# Toronto woman finds knife-wielding squirrel in back yard.



## Robert59 (Jan 23, 2021)

A Toronto woman captured video when she looked into her backyard and was confronted with a bizarre sight: a squirrel holding a knife.

https://www.upi.com/Odd_News/2021/0...wielding-squirrel-in-back-yard/9701611265002/


----------



## hollydolly (Jan 23, 2021)

Hahaha.. well if ever there was a Headline to make you look twice...this is one ...


----------



## Aunt Marg (Jan 23, 2021)

ROFLMAO!

Thanks for this, Robert, it's my laugh of the day!


----------



## Judycat (Jan 23, 2021)

Put down the knife and back away, slowly.


----------



## Becky1951 (Jan 23, 2021)

Hand over the nuts and no one gets hurt.


----------



## jujube (Jan 23, 2021)

I just hope my squirrels never hear about this.....


----------



## Ceege (Jan 23, 2021)

Judycat said:


> Put down the knife and back away, slowly.

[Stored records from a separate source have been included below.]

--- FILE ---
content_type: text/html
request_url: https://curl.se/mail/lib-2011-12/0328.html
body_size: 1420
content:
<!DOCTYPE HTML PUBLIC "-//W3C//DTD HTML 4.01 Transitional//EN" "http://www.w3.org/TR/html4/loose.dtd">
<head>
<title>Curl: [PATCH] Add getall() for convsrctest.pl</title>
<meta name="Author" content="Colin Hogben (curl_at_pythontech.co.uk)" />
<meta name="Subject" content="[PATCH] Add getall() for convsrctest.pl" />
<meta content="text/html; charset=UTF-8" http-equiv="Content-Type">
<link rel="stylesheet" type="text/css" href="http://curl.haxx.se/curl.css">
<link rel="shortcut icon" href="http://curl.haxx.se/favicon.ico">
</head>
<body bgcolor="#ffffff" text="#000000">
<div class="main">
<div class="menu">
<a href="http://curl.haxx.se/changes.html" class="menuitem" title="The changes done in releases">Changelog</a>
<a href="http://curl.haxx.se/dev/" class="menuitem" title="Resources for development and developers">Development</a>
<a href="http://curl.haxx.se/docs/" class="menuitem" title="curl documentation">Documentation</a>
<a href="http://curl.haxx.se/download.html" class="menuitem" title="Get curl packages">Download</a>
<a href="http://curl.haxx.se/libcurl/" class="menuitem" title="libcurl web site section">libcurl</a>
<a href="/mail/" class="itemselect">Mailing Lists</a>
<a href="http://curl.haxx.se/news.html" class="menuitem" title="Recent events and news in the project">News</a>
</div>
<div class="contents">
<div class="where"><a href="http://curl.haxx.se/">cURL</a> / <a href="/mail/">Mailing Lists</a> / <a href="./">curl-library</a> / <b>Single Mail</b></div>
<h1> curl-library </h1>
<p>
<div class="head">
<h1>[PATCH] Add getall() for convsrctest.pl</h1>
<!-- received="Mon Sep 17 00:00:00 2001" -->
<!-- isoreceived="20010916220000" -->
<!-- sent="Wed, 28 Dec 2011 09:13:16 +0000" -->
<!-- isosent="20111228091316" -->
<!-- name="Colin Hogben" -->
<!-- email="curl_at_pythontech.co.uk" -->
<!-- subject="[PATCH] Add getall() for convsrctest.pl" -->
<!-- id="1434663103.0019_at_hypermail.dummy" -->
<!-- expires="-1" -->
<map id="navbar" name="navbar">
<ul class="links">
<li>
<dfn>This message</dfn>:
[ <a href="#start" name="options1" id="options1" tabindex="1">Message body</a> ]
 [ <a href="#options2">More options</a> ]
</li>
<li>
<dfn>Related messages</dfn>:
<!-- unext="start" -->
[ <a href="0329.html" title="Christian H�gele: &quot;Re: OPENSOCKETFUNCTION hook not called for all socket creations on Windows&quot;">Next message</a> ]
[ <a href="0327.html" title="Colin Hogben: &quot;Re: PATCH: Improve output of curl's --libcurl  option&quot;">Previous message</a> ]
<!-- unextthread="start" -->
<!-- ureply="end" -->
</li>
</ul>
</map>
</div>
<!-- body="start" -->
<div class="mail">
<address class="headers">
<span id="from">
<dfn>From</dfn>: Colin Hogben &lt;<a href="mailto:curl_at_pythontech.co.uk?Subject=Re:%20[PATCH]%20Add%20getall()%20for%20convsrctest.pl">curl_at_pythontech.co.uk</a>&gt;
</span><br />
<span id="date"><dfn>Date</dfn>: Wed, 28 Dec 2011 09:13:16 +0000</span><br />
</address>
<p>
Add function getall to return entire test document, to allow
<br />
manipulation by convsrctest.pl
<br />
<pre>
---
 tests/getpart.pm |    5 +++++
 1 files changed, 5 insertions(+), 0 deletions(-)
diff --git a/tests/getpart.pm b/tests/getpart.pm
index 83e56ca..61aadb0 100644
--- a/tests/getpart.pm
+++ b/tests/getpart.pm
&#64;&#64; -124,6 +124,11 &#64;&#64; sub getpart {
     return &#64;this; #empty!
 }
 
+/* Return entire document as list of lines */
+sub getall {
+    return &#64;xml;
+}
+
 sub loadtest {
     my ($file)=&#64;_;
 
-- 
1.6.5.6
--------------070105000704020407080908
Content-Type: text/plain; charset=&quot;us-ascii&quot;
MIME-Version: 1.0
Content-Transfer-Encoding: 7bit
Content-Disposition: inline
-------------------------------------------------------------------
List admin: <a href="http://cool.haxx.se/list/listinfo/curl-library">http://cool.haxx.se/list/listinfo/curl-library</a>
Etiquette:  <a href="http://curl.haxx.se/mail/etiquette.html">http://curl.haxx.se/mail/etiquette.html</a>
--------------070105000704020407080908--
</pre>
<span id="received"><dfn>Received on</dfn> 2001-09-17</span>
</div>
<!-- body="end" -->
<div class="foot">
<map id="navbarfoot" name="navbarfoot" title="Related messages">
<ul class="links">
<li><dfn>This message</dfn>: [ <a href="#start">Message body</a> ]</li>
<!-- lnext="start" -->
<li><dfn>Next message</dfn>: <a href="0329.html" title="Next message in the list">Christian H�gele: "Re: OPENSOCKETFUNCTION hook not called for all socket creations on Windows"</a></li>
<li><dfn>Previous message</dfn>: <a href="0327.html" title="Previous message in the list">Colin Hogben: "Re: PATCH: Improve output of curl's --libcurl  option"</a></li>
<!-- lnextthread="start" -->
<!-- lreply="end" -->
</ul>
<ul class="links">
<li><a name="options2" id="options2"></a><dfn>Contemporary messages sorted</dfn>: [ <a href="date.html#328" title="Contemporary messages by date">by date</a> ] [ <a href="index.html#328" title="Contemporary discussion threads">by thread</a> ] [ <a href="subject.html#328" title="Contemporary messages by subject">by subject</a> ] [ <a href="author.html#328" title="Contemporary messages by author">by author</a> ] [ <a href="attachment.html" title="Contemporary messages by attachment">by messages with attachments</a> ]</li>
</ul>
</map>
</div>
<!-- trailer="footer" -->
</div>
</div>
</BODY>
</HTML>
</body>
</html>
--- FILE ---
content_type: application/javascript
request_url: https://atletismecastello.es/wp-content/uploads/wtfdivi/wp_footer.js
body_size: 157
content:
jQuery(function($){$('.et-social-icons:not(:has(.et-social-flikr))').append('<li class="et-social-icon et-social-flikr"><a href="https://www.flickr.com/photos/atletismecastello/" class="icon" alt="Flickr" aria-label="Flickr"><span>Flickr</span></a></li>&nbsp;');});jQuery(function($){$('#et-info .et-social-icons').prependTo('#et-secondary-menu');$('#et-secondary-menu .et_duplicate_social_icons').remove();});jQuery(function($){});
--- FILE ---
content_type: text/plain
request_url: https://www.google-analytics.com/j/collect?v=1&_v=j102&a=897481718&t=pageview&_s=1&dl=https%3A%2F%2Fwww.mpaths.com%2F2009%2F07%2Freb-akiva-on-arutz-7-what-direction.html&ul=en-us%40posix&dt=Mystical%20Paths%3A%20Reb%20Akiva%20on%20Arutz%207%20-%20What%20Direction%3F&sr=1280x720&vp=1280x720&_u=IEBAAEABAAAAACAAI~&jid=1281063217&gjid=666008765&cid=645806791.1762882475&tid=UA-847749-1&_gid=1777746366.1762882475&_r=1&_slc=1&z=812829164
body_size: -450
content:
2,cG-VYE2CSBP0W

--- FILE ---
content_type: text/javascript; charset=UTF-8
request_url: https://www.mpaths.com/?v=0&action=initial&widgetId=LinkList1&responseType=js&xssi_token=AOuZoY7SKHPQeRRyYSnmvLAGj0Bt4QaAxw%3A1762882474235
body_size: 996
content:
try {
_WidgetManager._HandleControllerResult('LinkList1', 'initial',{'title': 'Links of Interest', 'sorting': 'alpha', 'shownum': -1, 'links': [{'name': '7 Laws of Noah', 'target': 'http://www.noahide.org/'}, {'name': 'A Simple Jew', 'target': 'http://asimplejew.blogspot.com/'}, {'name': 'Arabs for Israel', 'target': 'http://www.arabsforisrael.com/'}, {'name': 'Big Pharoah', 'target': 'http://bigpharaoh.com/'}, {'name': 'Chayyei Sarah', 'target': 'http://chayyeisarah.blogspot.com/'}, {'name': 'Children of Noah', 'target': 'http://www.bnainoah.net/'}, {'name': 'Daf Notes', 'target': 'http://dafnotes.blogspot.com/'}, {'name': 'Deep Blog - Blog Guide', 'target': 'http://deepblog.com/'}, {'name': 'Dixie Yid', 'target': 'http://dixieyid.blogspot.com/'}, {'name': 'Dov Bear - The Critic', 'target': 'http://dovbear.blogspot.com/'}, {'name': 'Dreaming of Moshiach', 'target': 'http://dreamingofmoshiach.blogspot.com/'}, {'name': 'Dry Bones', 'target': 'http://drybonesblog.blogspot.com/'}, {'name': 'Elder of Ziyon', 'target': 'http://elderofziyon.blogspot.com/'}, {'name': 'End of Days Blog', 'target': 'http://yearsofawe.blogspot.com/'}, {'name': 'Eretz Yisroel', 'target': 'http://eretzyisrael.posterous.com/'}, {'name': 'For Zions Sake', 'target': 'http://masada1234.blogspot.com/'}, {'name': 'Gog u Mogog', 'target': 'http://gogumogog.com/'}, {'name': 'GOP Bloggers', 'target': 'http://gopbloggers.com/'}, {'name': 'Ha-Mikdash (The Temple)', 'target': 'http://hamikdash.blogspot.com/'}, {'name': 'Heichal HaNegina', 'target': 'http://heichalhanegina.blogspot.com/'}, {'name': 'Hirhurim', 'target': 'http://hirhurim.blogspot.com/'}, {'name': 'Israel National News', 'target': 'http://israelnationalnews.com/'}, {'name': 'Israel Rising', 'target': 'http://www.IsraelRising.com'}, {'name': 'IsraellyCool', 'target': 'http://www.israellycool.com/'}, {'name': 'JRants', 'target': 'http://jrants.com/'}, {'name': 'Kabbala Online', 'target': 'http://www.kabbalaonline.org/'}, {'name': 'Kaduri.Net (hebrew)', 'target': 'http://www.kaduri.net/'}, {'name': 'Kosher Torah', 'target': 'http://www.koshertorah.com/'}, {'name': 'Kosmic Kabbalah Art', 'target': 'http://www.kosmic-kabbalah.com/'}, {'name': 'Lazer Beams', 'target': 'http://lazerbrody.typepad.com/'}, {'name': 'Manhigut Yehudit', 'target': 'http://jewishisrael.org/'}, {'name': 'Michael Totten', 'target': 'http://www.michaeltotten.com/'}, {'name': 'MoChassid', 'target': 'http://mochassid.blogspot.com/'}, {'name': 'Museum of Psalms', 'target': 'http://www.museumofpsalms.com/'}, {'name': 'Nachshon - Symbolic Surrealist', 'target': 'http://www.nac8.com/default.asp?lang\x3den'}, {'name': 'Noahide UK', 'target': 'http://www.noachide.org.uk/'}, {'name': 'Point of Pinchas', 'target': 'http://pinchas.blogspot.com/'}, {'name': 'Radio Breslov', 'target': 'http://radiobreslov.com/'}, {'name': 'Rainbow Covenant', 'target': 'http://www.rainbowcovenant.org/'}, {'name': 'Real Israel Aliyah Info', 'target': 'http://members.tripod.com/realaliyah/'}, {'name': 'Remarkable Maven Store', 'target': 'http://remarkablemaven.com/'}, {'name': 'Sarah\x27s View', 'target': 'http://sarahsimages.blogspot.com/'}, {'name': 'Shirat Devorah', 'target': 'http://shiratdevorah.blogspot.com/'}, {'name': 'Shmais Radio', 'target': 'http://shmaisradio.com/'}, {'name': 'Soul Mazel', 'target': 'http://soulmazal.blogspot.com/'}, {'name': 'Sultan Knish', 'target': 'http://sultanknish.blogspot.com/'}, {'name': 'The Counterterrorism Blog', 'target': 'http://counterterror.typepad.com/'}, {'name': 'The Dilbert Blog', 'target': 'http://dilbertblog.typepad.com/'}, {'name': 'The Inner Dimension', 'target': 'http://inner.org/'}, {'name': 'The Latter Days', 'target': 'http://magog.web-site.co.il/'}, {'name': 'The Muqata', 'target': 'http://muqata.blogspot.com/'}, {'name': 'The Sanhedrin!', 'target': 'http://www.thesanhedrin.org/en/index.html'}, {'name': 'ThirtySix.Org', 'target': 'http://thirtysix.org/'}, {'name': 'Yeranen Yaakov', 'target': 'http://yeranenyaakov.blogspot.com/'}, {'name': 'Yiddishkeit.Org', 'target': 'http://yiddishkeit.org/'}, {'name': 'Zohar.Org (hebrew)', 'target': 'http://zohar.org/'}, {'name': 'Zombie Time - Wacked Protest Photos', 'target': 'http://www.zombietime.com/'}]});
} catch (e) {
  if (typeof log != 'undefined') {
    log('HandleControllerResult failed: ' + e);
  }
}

These squirrels are really getting out of control.





 via @YouTube

What's next?  Robbing banks?


----------



## OneEyedDiva (Jan 24, 2021)

Funny post and funny replies!  @jujube I hope our neighborhood squirrel (who likes hanging out on my patio) doesn't get wind of this either!


----------



## Pecos (Jan 24, 2021)

It looks like he is trimming his nails.


----------